Rangkaian ini menguji DTS secara langsung. Permintaan datang dari ketua otoritas sah yang di dalamnya DTS bernaung, pernyataan operasional dari koalisi menetapkan batas tertinggi bagi gerakannya, dan pembingkaian politik dari menteri pertahanan Saudi memberikan jalan keluar via penyerahan damai. Dalam konteks ini, respons terorganisir akan memungkinkan DTS menyajikan setiap penarikan diri sebagai bagian dari de-eskalasi, sambil mempertahankan wacana politik dan pengaruhnya di area kontrol tradisionalnya. Namun, penundaan atau pembangkangan langsung meningkatkan risiko, karena dapat berujung pada tekanan politik dan diplomatik yang lebih besar serta menggambarkannya sebagai pihak yang menghalangi proses de-eskalasi di area yang sangat sensitif. Lebih jauh, ketiga pesan itu menggambar ulang batas ekspansi di dalam kubu yang sama, sebab pengaturan pengaruh di pusat-pusat atau area tertentu berbeda dengan upaya membentuk ulang pengaruh di Yaman timur dengan paksa.
Houthi Mengawasi
Kaum Houthi, kelompok bersenjata dengan pemerintahan sendiri yang didukung Iran, yang menguasai ibu kota Yaman Sana’a dan Yaman barat laut, memantau setiap keretakan di antara lawan-lawan mereka dan berupaya mengeksploitasinya. Karena itulah koordinasi cepat antara kepresidenan Yaman dan koalisi mengirim sinyal kepada penguasa Sana’a bahwa kubu lawan mampu mengelola sengketanya di area sensitif, dan bahwa bertaruh pada pertikaian internal sebagai jalan ke timur mungkin tak terjamin.

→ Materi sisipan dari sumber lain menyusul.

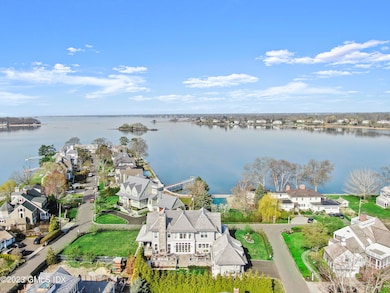 10 W Crossway, Old Greenwich, CT 06870 - photo 2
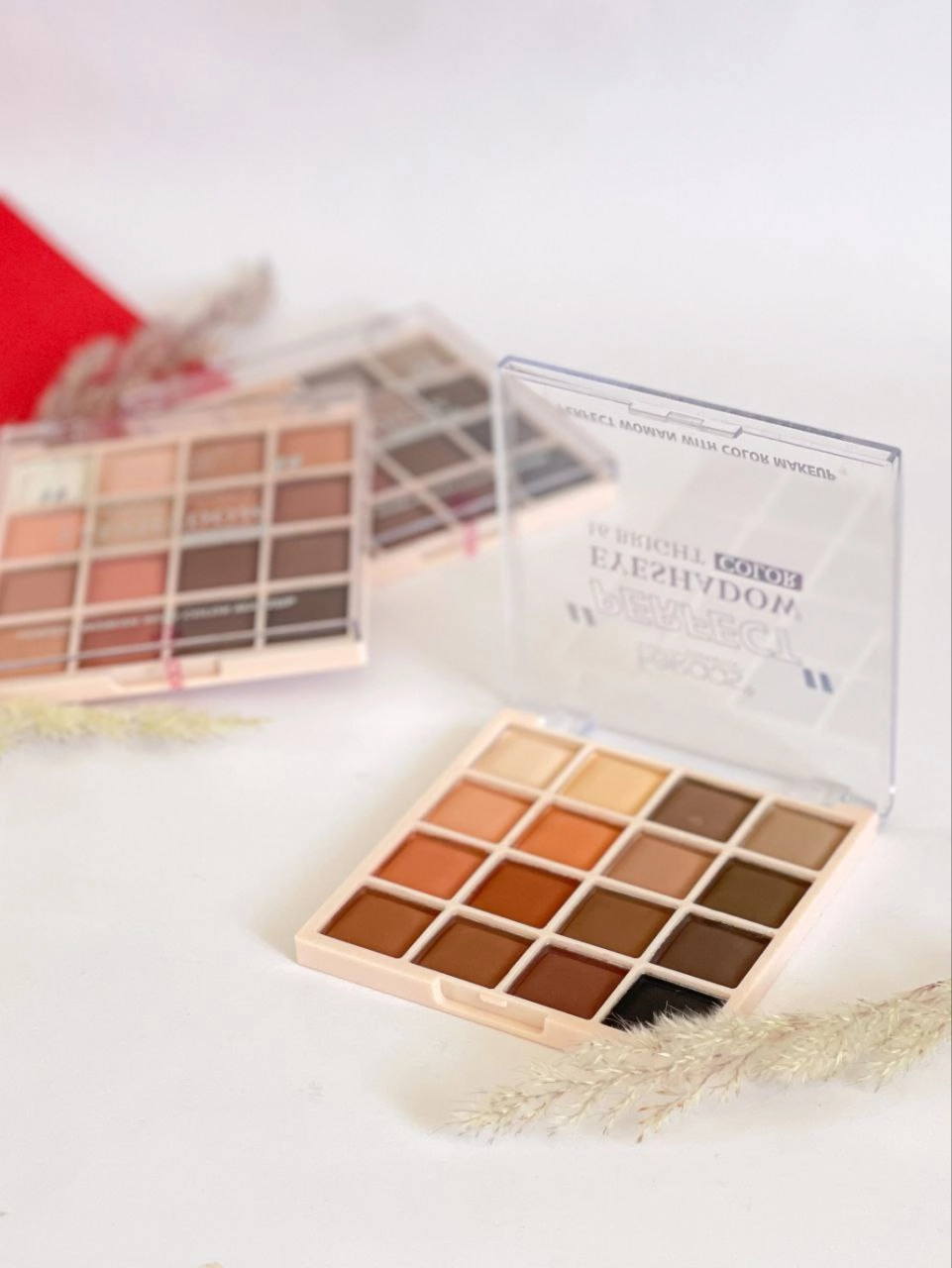 سایه های 16 رنگ پرفکت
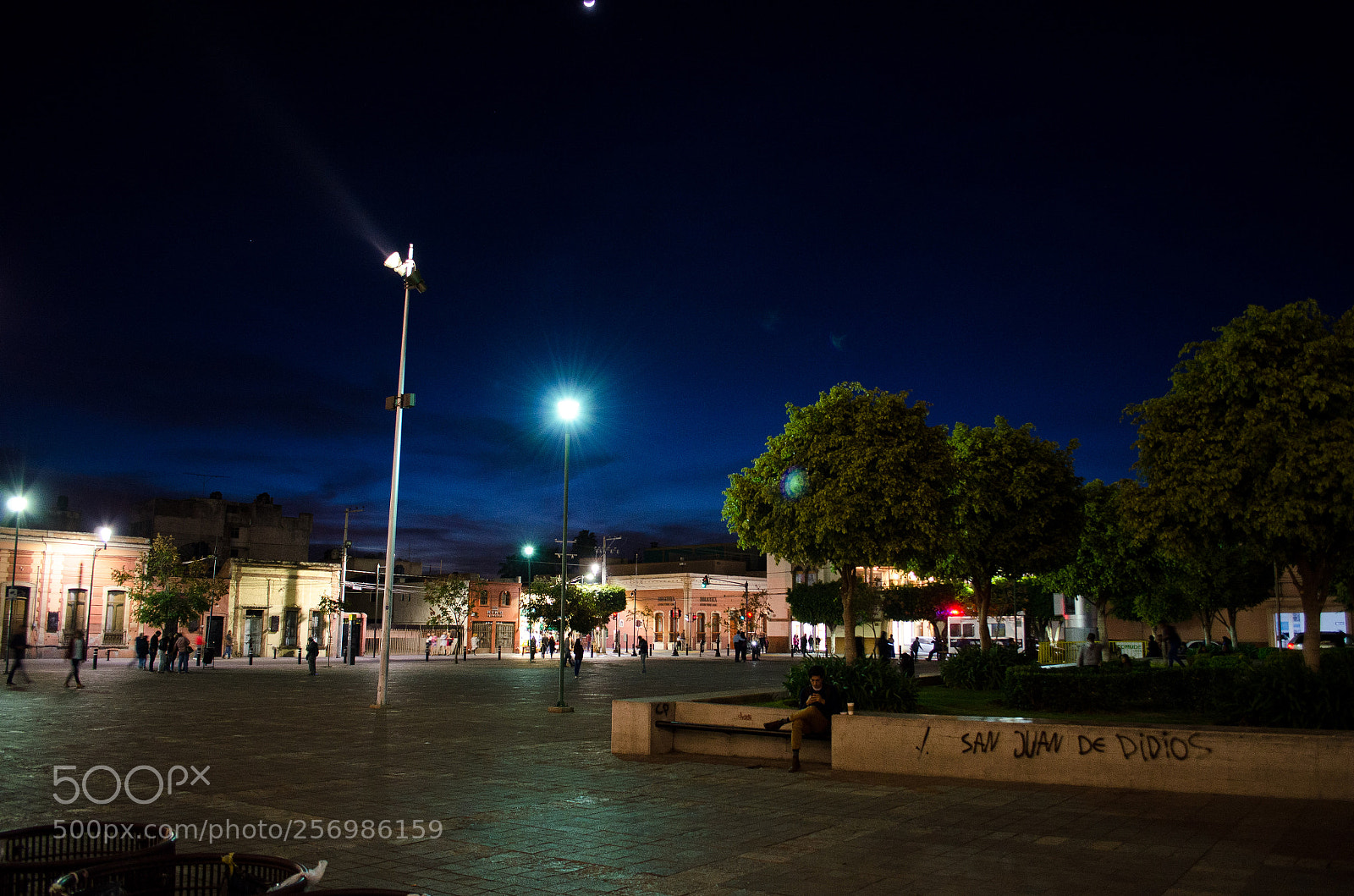 Nikon D5100 sample photo. Plaza expiatorio photography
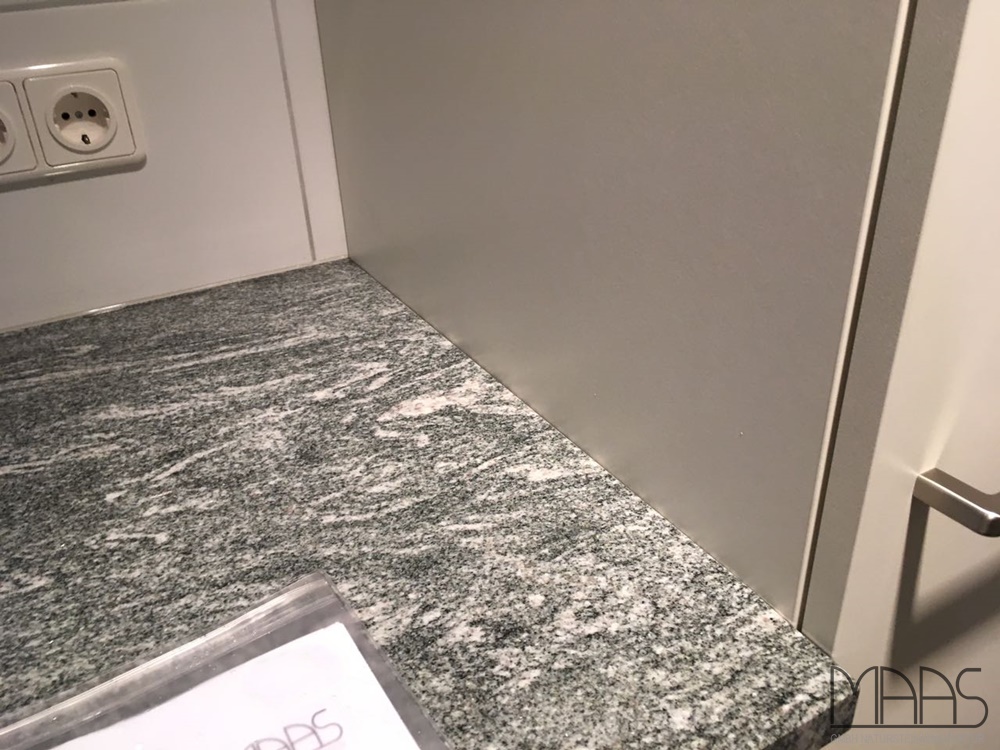 Granit Multicolor Grün Arbeitsplatte in Köln geliefert und montiert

Selain itu, pembentukan pengaturan keamanan di sekitar area sumber daya mengurangi peluang mengambil keuntungan politik dari kekacauannya dan mempersulit dorongan masa depan ke arah mereka.
Frasa “mediasi Saudi-Emirat” dalam pernyataan koalisi dan menteri pertahanan Saudi tampak sangat sensitif karena hubungan Abu Dhabi dengan DTS bukan sekadar komunikasi politik, melainkan hubungan sponsor, pendanaan, dan dukungan yang memberinya kebebasan bergerak dan pendukung konstan. Ketika UEA muncul sebagai mediator bersama Saudi, dua pesan berlawanan dikirim bersamaan: ia memberi DTS perasaan dilindungi, sekaligus menempatkan Abu Dhabi di posisi sulit karena mediasi mengharuskan komitmen praktis untuk menghentikan eskalasi, bukan sekadar pernyataan niat.
Ini mengubah mediasi tersebut menjadi ujian keselarasan kalkulasi di dalam koalisi itu sendiri, dan ukuran langsung kesiapan Abu Dhabi untuk menghormati pendekatan mitranya, Riyadh, dalam isu yang dianggap Saudi sebagai ancaman bagi keamanan perbatasan dan kepentingan strategisnya. Namun pertanyaannya tetap: akankah Abu Dhabi berhasil mendorong DTS ke arah de-eskalasi, atau akankah perlindungan politik tetap ada sementara perkembangan di lapangan bergerak ke arah berbeda?
Ke Mana Kita Melangkah?
Lebih mungkin bahwa Arab Saudi mendorong penyelesaian jangka pendek yang mencakup penarikan bertahap, penyerahan pos-pos secara terorganisir, dan pengaturan keamanan yang mencegah satu pihak memaksakan kontrolnya di direktorat-direktorat Hadramaut dan Al-Mahra. Jalur ini mempertahankan tingkat stabilitas minimum dan mengurangi kemungkinan bentrokan di dalam kubu yang menentang Houthi. Jika ini gagal, alat-alat penangkal terbatas akan muncul yang bertujuan menegakkan batas tertinggi yang dinyatakan, sembari menjaga kanal mediasi tetap terbuka untuk menghindari ledakan penuh.
Tiga pernyataan itu telah meningkatkan biaya untuk mengubah Yaman timur menjadi arena sengketa terbuka, tetapi mereka belum menutup panggung.
Menurut pandangan saya, yang akan menentukan arah bukanlah pernyataan semata, melainkan perilaku para pihak dalam hari-hari berikut: akankah DTS memilih penyelesaian yang menyelamatkan muka, atau berjudi dengan waktu? Dan akankah pengaturan “alternatif keamanan” berhasil mengurangi gesekan, atau justru melahirkan sensitivitas lokal baru?
Serta satu pertanyaan terakhir terkait Houthi: akankah mereka melihat penahanan ini sebagai pencegah yang mengurangi peluang menginvestasikan upaya pada sengketa, atau justru melihatnya sebagai kesempatan menguji batas-batas gerakan?
Jawabannya akan segera jelas, karena peristiwa masih bergerak cepat, dan karena Yaman timur telah menjadi patokan stabilitas atau gerbang menuju kekacauan yang lebih luas.